We gratefully acknowledge the National Science Foundation and Amazon for their generous support of our project “Using Machine Learning to Address Structural Bias in Personnel Selection”, which was selected as part of the NSF Program on Fairness in Artificial Intelligence in Collaboration with Amazon. The principal investigator (PI) of the project is Nan Zhang. The co-PIs are Heng Xu and Mo Wang.
Project Summary
Today, personnel selection practitioners in the United States are primarily guided by two streams of knowledge: 1) the development on the legal front pertaining to employment opportunities, and 2) the accumulation of findings in social, behavioral, and economic sciences that guide the accepted professional practices in personnel selection. The recent literature on fairness in machine learning offers a third stream of knowledge that practitioners can readily tap into when designing their personnel selection systems, yet a lack of integration between the machine learning literature and the two conventional streams of knowledge leaves a considerable gap preventing their effective integration. This research project focuses on bridging the gap to establish machine learning as the third pillar for the design of personnel selection systems in human resource management. The outcomes of the project inform policy makers and technology developers the factors important to the fairness of personnel selection. It also facilitates discussions about the use of machine learning in human resource management, by better connecting the empirical research of personnel selection with the technical design of fair machine learning algorithms.

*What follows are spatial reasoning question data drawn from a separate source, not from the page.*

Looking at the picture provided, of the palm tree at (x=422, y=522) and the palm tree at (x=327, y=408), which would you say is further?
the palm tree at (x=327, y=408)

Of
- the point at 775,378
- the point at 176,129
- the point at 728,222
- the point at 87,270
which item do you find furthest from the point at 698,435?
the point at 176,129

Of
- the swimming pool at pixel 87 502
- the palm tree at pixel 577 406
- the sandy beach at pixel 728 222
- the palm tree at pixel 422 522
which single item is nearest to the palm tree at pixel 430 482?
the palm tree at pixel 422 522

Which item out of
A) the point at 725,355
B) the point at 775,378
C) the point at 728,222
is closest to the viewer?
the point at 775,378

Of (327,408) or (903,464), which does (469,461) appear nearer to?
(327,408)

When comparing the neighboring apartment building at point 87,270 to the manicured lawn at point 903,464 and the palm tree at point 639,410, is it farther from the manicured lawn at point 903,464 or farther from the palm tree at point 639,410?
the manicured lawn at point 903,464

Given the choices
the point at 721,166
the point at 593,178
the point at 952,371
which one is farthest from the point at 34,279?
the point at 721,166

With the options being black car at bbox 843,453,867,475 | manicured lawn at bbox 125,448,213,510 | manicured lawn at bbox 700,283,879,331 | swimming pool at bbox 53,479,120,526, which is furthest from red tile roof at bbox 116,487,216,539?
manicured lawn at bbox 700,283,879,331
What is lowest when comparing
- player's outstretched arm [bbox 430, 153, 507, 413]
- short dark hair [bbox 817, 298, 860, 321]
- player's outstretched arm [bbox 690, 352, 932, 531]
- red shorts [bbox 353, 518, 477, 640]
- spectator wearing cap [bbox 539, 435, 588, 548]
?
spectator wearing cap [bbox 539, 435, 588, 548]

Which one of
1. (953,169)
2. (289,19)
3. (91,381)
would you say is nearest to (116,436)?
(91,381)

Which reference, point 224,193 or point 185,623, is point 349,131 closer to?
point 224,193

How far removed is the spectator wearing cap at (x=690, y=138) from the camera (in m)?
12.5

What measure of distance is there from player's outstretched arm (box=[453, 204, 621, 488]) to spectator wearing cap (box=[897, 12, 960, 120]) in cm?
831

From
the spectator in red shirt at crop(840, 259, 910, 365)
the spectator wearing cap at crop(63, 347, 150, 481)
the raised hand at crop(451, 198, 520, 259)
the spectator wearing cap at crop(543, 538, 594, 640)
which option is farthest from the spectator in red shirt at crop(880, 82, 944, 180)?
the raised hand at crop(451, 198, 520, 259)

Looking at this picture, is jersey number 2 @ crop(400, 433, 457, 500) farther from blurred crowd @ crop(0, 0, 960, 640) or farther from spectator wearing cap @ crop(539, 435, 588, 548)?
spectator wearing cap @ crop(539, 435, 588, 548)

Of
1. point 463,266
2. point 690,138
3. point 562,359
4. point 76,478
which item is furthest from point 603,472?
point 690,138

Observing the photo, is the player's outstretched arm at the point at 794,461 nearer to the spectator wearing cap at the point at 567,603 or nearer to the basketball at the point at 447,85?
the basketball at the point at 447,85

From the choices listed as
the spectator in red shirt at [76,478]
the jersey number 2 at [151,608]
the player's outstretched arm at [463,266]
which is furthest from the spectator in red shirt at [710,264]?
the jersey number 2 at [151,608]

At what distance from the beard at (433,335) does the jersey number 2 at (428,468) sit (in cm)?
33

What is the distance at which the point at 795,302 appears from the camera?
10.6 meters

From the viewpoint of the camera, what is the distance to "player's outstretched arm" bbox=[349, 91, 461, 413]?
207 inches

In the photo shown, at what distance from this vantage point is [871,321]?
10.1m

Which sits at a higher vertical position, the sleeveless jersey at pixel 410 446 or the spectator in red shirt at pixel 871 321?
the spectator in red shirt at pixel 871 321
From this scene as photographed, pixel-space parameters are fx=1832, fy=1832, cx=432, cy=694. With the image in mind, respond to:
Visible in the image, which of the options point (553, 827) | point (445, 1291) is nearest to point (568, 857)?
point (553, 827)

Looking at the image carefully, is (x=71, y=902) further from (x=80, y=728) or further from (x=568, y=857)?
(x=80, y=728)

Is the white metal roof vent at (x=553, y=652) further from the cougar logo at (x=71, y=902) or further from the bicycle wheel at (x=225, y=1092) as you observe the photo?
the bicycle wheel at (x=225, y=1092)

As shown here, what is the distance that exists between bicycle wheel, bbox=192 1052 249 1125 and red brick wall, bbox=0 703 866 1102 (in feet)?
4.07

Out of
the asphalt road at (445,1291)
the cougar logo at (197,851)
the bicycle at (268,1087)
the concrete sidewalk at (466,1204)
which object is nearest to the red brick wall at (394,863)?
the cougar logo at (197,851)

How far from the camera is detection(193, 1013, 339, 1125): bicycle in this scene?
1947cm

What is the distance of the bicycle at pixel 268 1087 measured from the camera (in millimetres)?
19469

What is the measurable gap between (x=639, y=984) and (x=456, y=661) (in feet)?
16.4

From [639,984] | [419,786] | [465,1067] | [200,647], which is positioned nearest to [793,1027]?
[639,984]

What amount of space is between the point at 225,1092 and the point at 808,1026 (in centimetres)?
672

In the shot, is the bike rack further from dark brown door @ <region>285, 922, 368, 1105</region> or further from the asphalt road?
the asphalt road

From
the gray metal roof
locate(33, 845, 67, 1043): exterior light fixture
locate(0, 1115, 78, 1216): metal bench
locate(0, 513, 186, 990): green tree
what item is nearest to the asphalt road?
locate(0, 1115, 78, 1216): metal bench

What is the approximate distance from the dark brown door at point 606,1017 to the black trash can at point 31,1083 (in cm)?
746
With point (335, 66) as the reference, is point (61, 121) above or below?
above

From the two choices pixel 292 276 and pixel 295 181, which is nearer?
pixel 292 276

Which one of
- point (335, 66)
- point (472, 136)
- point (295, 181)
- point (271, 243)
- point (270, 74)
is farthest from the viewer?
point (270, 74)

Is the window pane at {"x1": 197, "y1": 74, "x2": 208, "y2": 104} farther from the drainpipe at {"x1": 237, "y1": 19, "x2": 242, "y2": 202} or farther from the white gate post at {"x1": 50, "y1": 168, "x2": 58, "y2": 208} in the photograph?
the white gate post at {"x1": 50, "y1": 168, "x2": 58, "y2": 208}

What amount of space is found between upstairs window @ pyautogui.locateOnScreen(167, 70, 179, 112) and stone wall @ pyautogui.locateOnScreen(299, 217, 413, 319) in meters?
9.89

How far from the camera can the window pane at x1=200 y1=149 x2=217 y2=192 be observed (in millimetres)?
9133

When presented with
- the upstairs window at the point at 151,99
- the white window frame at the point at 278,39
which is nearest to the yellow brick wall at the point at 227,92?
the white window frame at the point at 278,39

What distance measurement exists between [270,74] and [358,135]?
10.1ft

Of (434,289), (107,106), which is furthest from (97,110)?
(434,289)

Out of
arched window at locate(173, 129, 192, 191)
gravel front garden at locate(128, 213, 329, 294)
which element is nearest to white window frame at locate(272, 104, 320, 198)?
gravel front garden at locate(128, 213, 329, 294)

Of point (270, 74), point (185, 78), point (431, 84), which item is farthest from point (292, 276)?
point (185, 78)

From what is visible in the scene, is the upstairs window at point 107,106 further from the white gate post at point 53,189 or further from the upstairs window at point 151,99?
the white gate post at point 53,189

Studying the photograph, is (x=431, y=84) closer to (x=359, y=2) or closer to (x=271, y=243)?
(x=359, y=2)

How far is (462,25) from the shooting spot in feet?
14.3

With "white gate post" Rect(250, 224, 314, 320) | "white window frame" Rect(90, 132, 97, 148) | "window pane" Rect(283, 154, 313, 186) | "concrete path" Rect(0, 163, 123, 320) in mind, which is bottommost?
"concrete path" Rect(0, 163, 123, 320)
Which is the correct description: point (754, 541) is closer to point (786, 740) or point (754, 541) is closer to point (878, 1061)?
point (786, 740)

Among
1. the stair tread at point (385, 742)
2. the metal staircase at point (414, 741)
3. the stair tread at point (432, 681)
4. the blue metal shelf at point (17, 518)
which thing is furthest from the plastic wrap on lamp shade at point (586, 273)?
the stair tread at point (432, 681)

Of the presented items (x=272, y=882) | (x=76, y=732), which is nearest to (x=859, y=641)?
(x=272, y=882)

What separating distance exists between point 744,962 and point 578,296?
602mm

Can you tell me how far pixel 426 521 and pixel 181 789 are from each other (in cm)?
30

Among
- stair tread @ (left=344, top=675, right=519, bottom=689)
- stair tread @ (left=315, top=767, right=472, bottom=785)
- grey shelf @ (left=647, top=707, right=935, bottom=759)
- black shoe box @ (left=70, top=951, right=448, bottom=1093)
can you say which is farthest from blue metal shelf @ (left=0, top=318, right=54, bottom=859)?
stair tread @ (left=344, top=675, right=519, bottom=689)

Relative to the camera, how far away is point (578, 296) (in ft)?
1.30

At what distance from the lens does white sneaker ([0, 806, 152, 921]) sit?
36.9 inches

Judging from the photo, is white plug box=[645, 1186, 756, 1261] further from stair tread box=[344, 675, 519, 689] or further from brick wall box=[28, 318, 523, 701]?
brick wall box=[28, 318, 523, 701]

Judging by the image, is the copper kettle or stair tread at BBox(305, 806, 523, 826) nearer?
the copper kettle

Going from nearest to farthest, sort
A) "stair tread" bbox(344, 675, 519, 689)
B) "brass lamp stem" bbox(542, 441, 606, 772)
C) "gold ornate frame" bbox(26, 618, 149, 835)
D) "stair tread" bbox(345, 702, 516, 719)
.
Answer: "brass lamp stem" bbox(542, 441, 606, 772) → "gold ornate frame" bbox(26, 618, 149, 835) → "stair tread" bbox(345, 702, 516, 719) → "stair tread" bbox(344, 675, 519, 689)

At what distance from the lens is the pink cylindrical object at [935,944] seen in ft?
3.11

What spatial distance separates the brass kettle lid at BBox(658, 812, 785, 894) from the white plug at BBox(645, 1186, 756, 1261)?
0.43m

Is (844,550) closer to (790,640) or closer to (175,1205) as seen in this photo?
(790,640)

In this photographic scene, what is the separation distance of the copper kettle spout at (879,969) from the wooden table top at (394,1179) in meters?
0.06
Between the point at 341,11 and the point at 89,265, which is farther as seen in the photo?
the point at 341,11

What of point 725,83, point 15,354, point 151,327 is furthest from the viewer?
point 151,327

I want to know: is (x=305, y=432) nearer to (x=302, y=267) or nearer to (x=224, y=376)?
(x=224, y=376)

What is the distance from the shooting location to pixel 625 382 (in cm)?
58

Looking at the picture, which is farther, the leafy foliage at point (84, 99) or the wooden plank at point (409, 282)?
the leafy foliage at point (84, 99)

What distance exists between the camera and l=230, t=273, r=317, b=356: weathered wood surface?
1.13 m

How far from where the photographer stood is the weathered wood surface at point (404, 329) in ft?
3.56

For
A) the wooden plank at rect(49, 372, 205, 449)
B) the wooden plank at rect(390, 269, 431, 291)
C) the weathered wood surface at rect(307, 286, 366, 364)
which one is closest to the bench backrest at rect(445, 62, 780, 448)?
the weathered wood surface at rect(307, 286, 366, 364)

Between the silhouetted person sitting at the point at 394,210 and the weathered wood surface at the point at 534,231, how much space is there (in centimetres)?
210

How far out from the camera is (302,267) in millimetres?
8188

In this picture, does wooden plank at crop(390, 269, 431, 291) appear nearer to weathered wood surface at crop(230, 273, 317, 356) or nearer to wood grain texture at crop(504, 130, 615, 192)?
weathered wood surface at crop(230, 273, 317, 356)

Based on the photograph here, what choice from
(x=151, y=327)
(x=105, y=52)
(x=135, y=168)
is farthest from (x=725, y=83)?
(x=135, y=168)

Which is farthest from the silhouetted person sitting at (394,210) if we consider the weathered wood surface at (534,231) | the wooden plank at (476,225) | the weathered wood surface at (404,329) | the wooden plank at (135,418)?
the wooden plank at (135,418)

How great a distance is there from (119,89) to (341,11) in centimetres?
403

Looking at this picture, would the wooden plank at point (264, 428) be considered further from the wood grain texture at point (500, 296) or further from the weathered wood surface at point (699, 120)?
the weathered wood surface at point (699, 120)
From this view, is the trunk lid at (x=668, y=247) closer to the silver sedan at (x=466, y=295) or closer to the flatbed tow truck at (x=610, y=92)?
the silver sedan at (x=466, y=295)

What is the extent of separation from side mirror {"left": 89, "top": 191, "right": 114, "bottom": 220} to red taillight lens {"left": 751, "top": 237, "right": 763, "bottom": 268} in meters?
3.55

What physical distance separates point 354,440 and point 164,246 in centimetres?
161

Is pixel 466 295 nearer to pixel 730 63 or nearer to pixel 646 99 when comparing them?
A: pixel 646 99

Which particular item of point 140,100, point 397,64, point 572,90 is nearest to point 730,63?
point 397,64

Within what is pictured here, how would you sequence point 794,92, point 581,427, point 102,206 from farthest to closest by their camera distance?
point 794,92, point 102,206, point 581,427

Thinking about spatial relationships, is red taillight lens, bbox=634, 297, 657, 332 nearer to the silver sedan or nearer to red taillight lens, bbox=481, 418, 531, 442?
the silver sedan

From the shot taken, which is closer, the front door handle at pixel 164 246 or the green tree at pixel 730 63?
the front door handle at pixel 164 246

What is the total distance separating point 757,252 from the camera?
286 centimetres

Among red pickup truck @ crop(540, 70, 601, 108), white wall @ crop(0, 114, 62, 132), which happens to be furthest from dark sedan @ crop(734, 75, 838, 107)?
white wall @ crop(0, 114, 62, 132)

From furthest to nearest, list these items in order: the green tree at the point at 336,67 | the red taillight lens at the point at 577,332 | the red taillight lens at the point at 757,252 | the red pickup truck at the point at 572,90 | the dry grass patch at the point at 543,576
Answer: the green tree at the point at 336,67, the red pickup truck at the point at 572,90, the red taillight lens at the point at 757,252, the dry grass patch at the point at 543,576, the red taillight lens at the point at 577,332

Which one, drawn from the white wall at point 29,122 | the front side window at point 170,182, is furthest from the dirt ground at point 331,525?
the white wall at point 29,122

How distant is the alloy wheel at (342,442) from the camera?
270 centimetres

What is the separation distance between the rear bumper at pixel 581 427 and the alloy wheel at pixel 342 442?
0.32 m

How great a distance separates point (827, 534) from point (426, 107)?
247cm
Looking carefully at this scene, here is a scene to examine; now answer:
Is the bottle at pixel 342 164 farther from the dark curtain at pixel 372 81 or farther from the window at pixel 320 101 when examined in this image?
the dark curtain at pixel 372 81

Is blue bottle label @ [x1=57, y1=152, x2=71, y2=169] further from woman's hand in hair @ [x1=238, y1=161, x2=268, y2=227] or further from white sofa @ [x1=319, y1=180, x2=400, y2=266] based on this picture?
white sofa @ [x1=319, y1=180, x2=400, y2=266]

The research in the project is rooted in the substantive bodies of multidisciplinary knowledge it integrates to enable fair personnel selection in the current legal structure. Specifically, the project develops a theoretical framework demonstrating how different design characteristics of a personnel selection system, from predictor selection to staging designs, influence and shape the Pareto front (in terms of tradeoff between selection validity and fairness) achievable under the prevailing employment opportunity laws. The findings from the theoretical framework speak to the importance of alignment between the design characteristics of a personnel selection system and the machine learning algorithms used within. Consequently, a key component of the project is a series of research tasks that combine theory development, algorithmic design, system implementation, and empirical research to properly situate the machine learning techniques within the current legal and industrial environments for personnel selection.